Aminotransferase activity in morbid and uncomplicated obesity: Predictive role of fasting insulin

Abstract

Background and aims. An elevation in liver enzymes and, most notably, high serum alanine aminotransferase (ALT) activity, has been correlated with metabolic syndrome and obesity. However, whether obesity per se or obesity-related co-morbidities affect aminotransferase activity is still unclear. In this study we sought to evaluate serum aminotransferase activity in morbid and uncomplicated obese subjects Methods. In this cross-sectional study, serum aminotransferase activity, anthropometric and metabolic parameters were assessed in 290 morbid and 105 uncomplicated consecutive obese subjects matched for body mass index (BMI) (40.1 ± 6.8 vs. 39.9 ± 8.3 kg/m 2, respectively), age (35.9 ± 10 vs. 34.8 ± 9.6 years, respectively), sex distribution and duration of obesity. Results. Uncomplicated obese subjects showed significantly lower serum ALT activity (17.58 ± 6.3 (range 10–39) vs. 23.43 ± 16 (range 12–89) U/l, ( p < 0.001)), and lower aspartate aminotransferase (AST), AST/ALT ratios and gamma-glutamyltranspeptidase (γGT) ( p < 0.01 for all) than morbid obese subjects.
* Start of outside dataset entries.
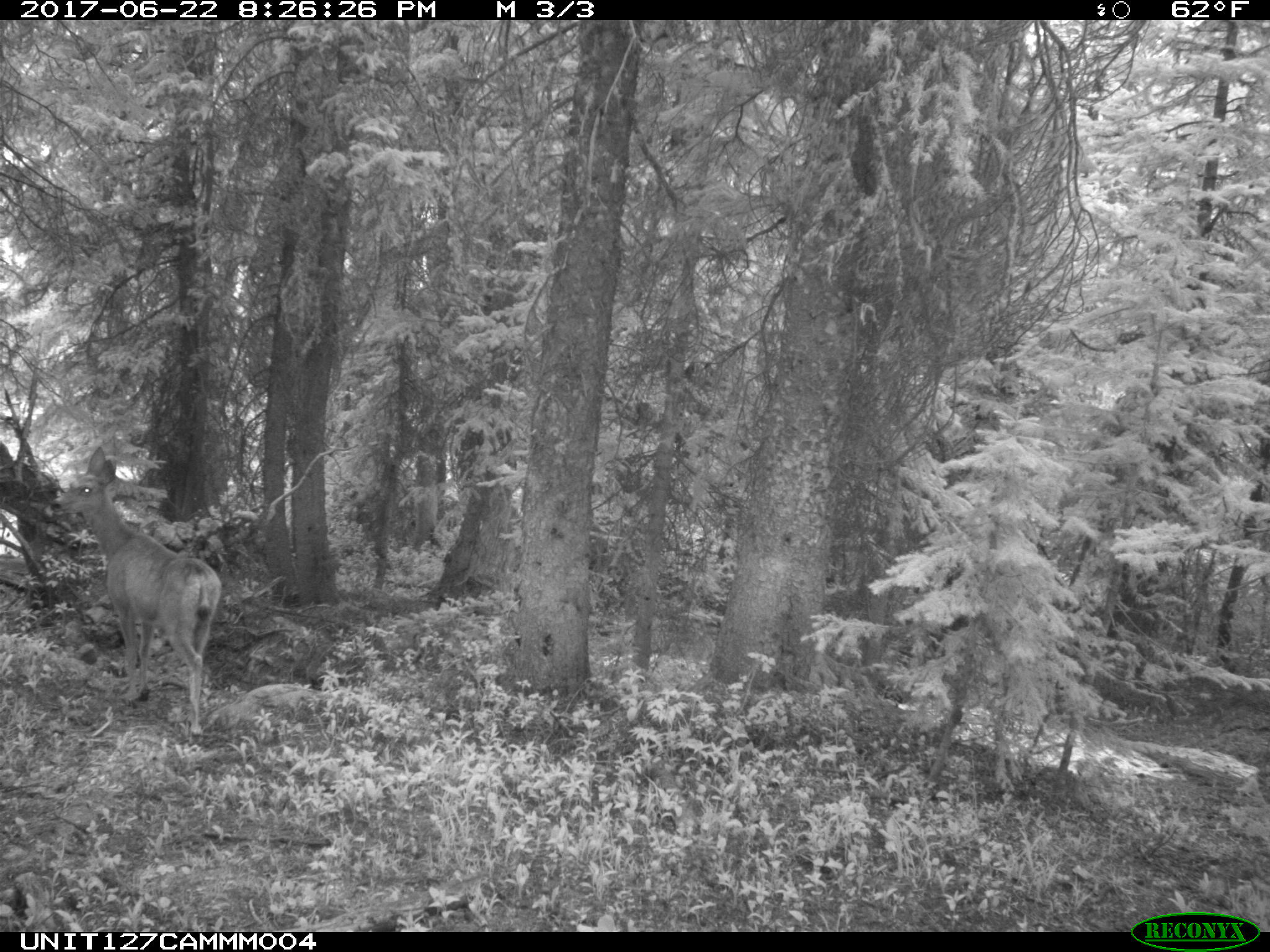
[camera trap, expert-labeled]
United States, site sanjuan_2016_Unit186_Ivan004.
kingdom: Animalia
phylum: Chordata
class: Mammalia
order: Artiodactyla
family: Cervidae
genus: Odocoileus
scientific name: Odocoileus hemionus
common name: mule deer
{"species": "Odocoileus hemionus (mule deer)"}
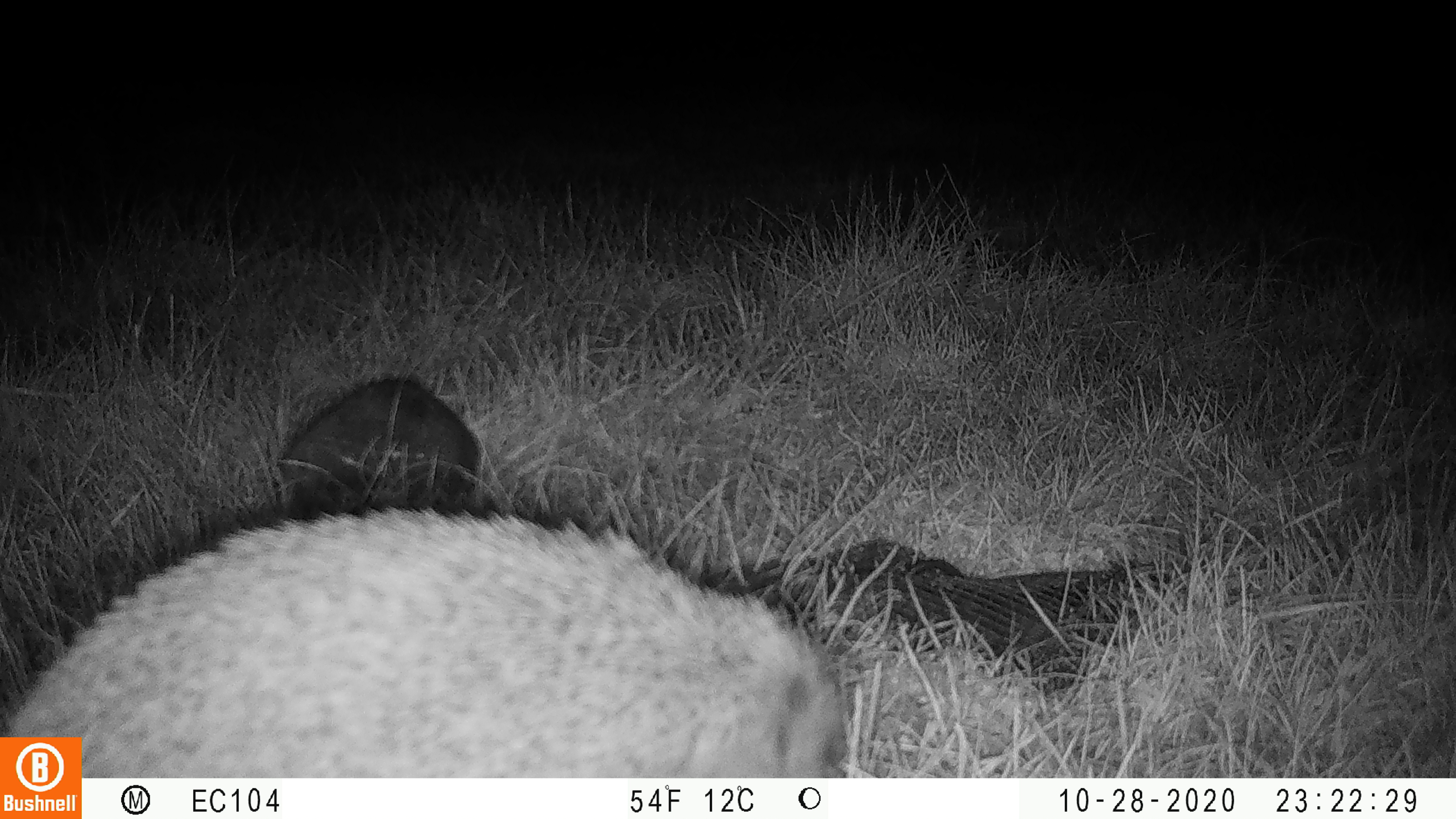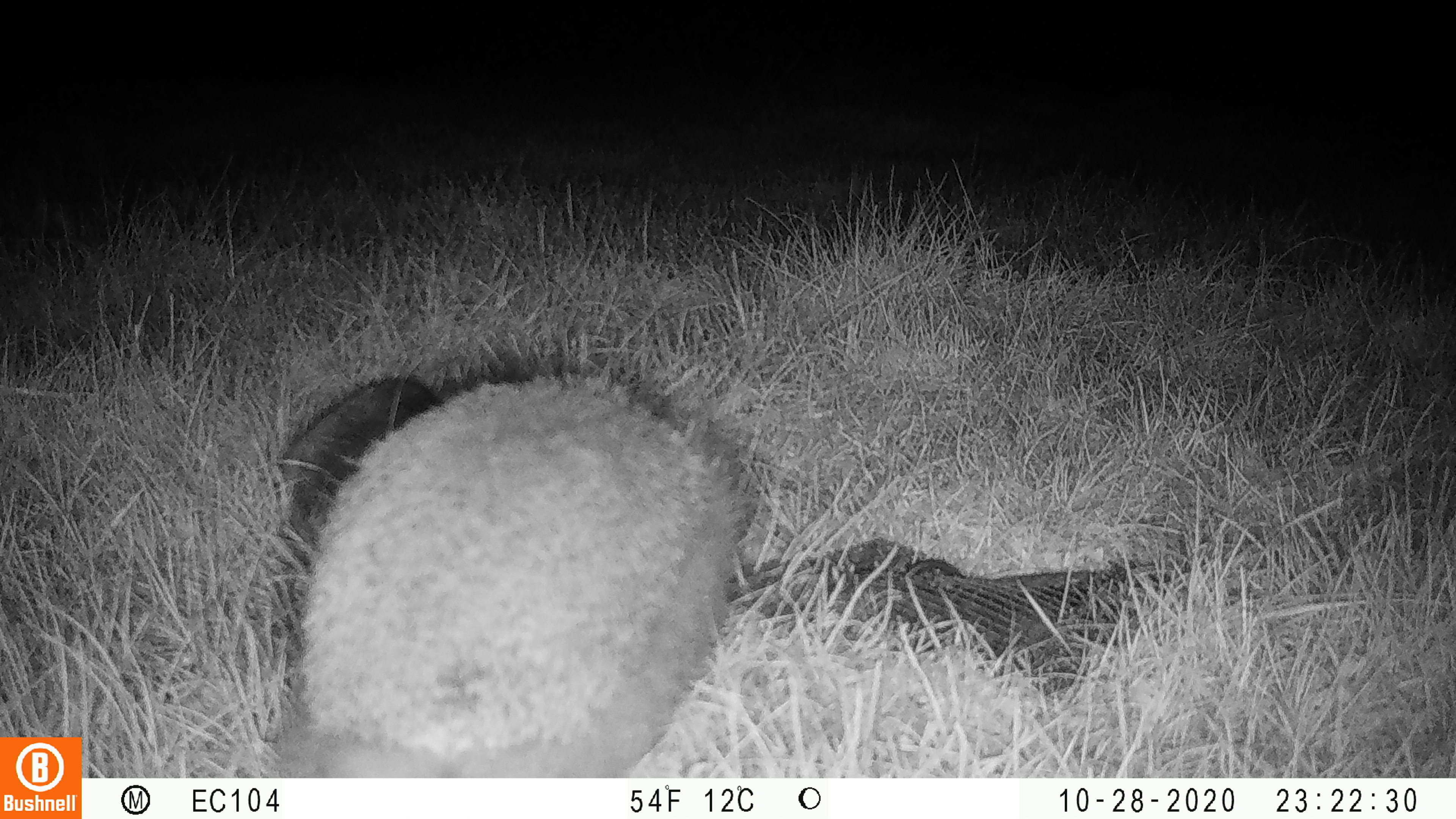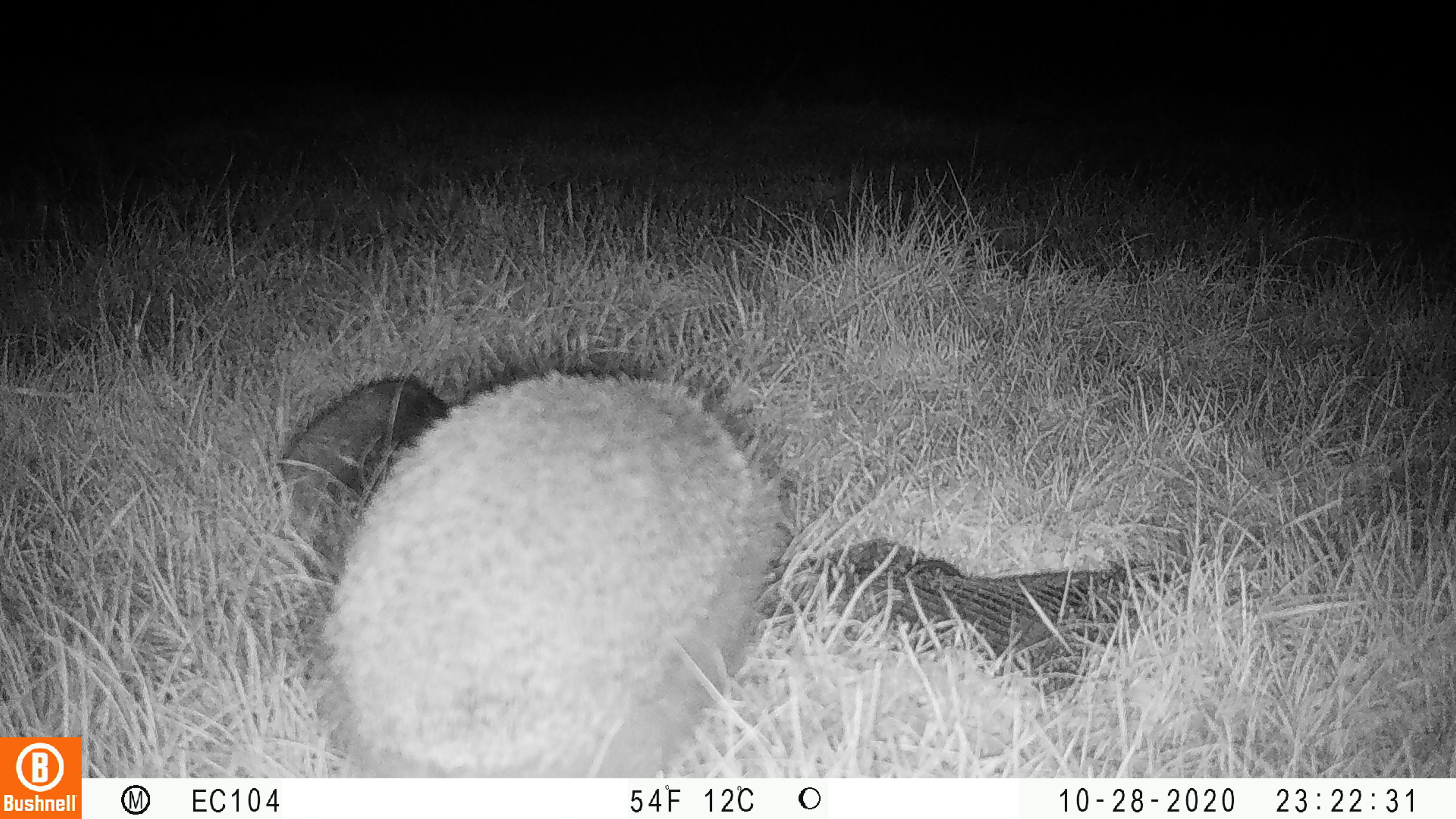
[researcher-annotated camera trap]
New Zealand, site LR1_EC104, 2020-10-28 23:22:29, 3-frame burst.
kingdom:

Only 11% women and 19% men in the uncomplicated obese group showed high ALT levels, while ALT activity was high in 48% women and 51% men in the morbid obese group. Fasting insulin was the best correlate of ALT activity ( R 2 = 0.21, p = 0.003). Conclusions. Our findings show that elevated ALT and AST activity are associated with increased fasting insulin and not with obesity per se, suggesting that the presence of insulin resistance, rather than BMI alone, plays a role in mediating the increased aminotransferase activity.